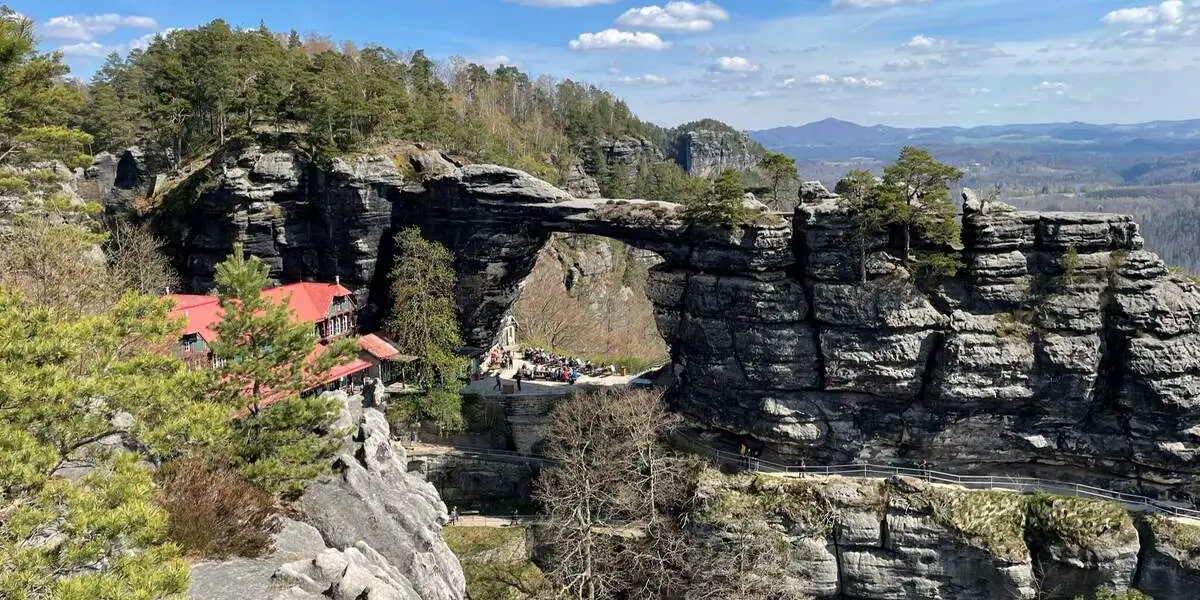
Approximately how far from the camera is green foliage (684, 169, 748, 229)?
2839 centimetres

● ● ● ●

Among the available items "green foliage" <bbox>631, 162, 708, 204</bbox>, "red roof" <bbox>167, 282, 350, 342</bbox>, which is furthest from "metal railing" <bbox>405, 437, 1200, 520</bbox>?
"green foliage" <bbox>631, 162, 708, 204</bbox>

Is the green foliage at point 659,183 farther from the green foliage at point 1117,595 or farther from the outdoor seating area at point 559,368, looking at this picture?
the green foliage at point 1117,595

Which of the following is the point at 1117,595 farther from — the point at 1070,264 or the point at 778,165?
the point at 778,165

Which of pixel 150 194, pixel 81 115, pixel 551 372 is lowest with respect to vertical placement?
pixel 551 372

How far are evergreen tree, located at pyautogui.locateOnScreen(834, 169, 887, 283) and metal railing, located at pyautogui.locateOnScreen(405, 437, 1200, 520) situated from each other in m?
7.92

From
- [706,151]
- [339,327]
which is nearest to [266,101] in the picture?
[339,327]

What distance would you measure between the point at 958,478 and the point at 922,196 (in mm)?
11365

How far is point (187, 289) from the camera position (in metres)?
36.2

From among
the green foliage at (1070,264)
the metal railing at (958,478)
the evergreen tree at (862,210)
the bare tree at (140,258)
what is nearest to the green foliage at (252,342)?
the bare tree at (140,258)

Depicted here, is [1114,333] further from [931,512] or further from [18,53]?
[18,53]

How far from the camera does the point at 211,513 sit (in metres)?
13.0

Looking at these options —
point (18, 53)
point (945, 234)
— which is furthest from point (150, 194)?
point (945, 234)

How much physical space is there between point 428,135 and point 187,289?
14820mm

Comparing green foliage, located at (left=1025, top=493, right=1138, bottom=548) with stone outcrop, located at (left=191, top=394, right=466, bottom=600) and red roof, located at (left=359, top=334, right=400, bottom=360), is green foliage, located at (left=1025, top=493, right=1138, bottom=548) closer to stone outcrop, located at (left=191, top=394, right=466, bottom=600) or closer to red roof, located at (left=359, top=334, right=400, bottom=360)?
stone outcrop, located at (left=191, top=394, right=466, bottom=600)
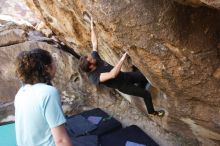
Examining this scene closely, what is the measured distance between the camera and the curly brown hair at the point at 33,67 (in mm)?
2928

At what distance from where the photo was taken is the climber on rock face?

● ● ● ●

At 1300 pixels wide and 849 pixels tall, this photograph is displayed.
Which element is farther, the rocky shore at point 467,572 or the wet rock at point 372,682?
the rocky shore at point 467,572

● ● ● ●

列出上述记录中包含字符串“distance”的每一行，匹配时区分大小写。

What distance would you measure between the point at 958,478 and the point at 922,196 (in mm)?
Examining this scene closely, what is the measured distance between the camera and the curly brown hair at the point at 33,67 (in mm)?
At what distance from where the photo was taken is the climber on rock face?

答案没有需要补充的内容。